Put the lines of each of the following records into a numbered list, leaving out any blank lines.

EXERCISE MATERIALS:
____________
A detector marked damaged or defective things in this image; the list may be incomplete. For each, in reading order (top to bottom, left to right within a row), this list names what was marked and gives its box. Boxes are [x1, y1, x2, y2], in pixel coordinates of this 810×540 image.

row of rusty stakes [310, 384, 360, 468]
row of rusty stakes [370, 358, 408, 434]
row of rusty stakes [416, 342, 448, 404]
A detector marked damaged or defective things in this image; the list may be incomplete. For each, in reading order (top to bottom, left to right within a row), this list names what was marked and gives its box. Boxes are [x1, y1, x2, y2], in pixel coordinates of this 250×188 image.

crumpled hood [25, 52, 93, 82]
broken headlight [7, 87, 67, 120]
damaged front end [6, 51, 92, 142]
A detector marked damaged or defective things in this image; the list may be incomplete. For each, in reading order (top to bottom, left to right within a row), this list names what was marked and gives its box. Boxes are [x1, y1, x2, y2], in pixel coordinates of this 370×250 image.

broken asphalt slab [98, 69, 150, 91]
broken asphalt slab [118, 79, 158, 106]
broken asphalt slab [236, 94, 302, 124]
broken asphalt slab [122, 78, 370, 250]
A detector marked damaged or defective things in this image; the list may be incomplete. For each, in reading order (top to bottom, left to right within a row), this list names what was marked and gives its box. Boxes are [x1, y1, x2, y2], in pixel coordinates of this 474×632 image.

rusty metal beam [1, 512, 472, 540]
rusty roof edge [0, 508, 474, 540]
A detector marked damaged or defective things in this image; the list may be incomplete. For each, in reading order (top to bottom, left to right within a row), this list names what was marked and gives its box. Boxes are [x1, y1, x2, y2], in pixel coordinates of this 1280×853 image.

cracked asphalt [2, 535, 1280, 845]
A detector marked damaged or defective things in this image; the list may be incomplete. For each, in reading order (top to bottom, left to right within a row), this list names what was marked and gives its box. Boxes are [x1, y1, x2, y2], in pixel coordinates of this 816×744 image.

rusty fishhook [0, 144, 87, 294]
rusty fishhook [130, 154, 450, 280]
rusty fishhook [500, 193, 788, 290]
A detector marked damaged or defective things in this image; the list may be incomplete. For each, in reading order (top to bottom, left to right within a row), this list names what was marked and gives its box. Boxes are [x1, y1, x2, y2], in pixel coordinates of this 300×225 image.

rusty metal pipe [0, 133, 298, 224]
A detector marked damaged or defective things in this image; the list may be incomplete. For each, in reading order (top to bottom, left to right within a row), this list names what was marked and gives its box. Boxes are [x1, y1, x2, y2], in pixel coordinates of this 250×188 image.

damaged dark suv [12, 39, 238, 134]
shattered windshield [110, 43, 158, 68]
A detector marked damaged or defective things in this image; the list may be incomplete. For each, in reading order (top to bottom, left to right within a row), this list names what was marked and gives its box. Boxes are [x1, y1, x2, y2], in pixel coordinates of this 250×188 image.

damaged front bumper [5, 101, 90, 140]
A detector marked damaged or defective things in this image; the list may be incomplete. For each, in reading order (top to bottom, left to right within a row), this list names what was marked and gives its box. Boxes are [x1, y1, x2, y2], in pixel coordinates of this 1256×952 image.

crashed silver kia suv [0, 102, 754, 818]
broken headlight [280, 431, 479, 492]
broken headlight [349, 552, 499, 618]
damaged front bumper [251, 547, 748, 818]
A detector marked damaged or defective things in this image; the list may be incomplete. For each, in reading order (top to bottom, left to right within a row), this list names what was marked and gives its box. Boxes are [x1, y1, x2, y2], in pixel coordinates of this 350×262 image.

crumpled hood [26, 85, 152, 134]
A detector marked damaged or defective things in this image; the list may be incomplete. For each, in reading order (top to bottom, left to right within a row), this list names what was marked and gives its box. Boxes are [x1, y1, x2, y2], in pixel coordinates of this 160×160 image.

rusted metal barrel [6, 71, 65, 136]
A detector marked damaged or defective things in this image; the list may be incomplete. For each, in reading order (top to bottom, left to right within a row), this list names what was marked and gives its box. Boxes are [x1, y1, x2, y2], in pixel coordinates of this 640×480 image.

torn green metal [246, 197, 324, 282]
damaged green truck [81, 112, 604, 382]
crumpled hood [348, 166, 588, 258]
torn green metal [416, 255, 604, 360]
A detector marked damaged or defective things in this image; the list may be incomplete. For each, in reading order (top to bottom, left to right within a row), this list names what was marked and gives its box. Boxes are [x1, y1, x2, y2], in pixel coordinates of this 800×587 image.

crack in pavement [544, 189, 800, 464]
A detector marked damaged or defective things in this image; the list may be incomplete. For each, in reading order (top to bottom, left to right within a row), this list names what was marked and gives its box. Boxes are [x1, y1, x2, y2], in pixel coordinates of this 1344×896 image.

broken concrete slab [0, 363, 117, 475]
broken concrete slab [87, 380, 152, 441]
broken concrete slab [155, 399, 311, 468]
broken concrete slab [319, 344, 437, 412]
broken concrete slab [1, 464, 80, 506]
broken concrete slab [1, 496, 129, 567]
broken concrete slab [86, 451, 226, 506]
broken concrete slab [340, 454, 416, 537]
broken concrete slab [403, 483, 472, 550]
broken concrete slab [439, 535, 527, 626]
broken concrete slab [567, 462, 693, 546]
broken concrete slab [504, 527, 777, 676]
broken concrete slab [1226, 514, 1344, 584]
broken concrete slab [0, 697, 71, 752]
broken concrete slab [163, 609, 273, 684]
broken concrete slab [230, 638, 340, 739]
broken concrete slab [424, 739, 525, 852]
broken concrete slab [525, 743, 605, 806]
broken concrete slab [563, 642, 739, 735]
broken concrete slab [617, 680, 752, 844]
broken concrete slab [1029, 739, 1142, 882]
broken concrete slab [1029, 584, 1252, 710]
____________
THE OUTPUT:
1. A detector marked damaged or defective things in this image; the list may be incomplete. For each, in reading order (top to bottom, left to right within a row), this list names what was marked and gives its box. Boxes are [x1, y1, x2, y2], in pixel coordinates of this 810×540 image.
2. row of rusty stakes [310, 384, 360, 468]
3. row of rusty stakes [370, 358, 408, 434]
4. row of rusty stakes [416, 342, 448, 404]
5. A detector marked damaged or defective things in this image; the list may be incomplete. For each, in reading order (top to bottom, left to right within a row), this list names what was marked and gives its box. Boxes are [x1, y1, x2, y2], in pixel coordinates of this 250×188 image.
6. crumpled hood [25, 52, 93, 82]
7. broken headlight [7, 87, 67, 120]
8. damaged front end [6, 51, 92, 142]
9. A detector marked damaged or defective things in this image; the list may be incomplete. For each, in reading order (top to bottom, left to right within a row), this list names what was marked and gives its box. Boxes are [x1, y1, x2, y2], in pixel coordinates of this 370×250 image.
10. broken asphalt slab [98, 69, 150, 91]
11. broken asphalt slab [118, 79, 158, 106]
12. broken asphalt slab [236, 94, 302, 124]
13. broken asphalt slab [122, 78, 370, 250]
14. A detector marked damaged or defective things in this image; the list may be incomplete. For each, in reading order (top to bottom, left to right within a row), this list names what was marked and gives its box. Boxes are [x1, y1, x2, y2], in pixel coordinates of this 474×632 image.
15. rusty metal beam [1, 512, 472, 540]
16. rusty roof edge [0, 508, 474, 540]
17. A detector marked damaged or defective things in this image; the list may be incomplete. For each, in reading order (top to bottom, left to right within a row), this list names what was marked and gives its box. Boxes are [x1, y1, x2, y2], in pixel coordinates of this 1280×853 image.
18. cracked asphalt [2, 535, 1280, 845]
19. A detector marked damaged or defective things in this image; the list may be incomplete. For each, in reading order (top to bottom, left to right within a row), this list names what was marked and gives its box. Boxes are [x1, y1, x2, y2], in pixel coordinates of this 816×744 image.
20. rusty fishhook [0, 144, 87, 294]
21. rusty fishhook [130, 154, 450, 280]
22. rusty fishhook [500, 193, 788, 290]
23. A detector marked damaged or defective things in this image; the list may be incomplete. For each, in reading order (top to bottom, left to right within a row), this list names what was marked and gives its box. Boxes are [x1, y1, x2, y2], in pixel coordinates of this 300×225 image.
24. rusty metal pipe [0, 133, 298, 224]
25. A detector marked damaged or defective things in this image; the list may be incomplete. For each, in reading order (top to bottom, left to right within a row), this list names what was marked and gives its box. Boxes are [x1, y1, x2, y2], in pixel coordinates of this 250×188 image.
26. damaged dark suv [12, 39, 238, 134]
27. shattered windshield [110, 43, 158, 68]
28. A detector marked damaged or defective things in this image; the list may be incomplete. For each, in reading order (top to bottom, left to right within a row), this list names what was marked and gives its box. Boxes are [x1, y1, x2, y2], in pixel coordinates of this 250×188 image.
29. damaged front bumper [5, 101, 90, 140]
30. A detector marked damaged or defective things in this image; the list may be incomplete. For each, in reading order (top to bottom, left to right within a row), this list names what was marked and gives its box. Boxes are [x1, y1, x2, y2], in pixel coordinates of this 1256×952 image.
31. crashed silver kia suv [0, 102, 754, 818]
32. broken headlight [280, 431, 479, 492]
33. broken headlight [349, 552, 499, 618]
34. damaged front bumper [251, 547, 748, 818]
35. A detector marked damaged or defective things in this image; the list may be incomplete. For each, in reading order (top to bottom, left to right within a row), this list names what was marked and gives its box. Boxes are [x1, y1, x2, y2], in pixel coordinates of this 350×262 image.
36. crumpled hood [26, 85, 152, 134]
37. A detector marked damaged or defective things in this image; the list may be incomplete. For each, in reading order (top to bottom, left to right within a row), this list names what was marked and gives its box. Boxes are [x1, y1, x2, y2], in pixel coordinates of this 160×160 image.
38. rusted metal barrel [6, 71, 65, 136]
39. A detector marked damaged or defective things in this image; the list may be incomplete. For each, in reading order (top to bottom, left to right within a row), this list names what was marked and gives its box. Boxes are [x1, y1, x2, y2], in pixel coordinates of this 640×480 image.
40. torn green metal [246, 197, 324, 282]
41. damaged green truck [81, 112, 604, 382]
42. crumpled hood [348, 166, 588, 258]
43. torn green metal [416, 255, 604, 360]
44. A detector marked damaged or defective things in this image; the list may be incomplete. For each, in reading order (top to bottom, left to right within a row), this list names what was marked and gives its box. Boxes are [x1, y1, x2, y2], in pixel coordinates of this 800×587 image.
45. crack in pavement [544, 189, 800, 464]
46. A detector marked damaged or defective things in this image; the list may be incomplete. For each, in reading order (top to bottom, left to right within a row), this list names what was marked and gives its box. Boxes are [x1, y1, x2, y2], in pixel coordinates of this 1344×896 image.
47. broken concrete slab [0, 363, 117, 475]
48. broken concrete slab [87, 380, 152, 441]
49. broken concrete slab [155, 399, 311, 468]
50. broken concrete slab [319, 344, 437, 412]
51. broken concrete slab [1, 464, 80, 506]
52. broken concrete slab [1, 496, 129, 567]
53. broken concrete slab [86, 451, 226, 506]
54. broken concrete slab [340, 454, 416, 537]
55. broken concrete slab [403, 483, 472, 550]
56. broken concrete slab [439, 535, 527, 626]
57. broken concrete slab [567, 462, 693, 546]
58. broken concrete slab [504, 527, 777, 676]
59. broken concrete slab [1226, 514, 1344, 584]
60. broken concrete slab [0, 697, 71, 752]
61. broken concrete slab [163, 609, 273, 684]
62. broken concrete slab [230, 638, 340, 739]
63. broken concrete slab [424, 739, 525, 852]
64. broken concrete slab [525, 743, 605, 806]
65. broken concrete slab [563, 642, 739, 735]
66. broken concrete slab [617, 680, 752, 844]
67. broken concrete slab [1029, 739, 1142, 882]
68. broken concrete slab [1029, 584, 1252, 710]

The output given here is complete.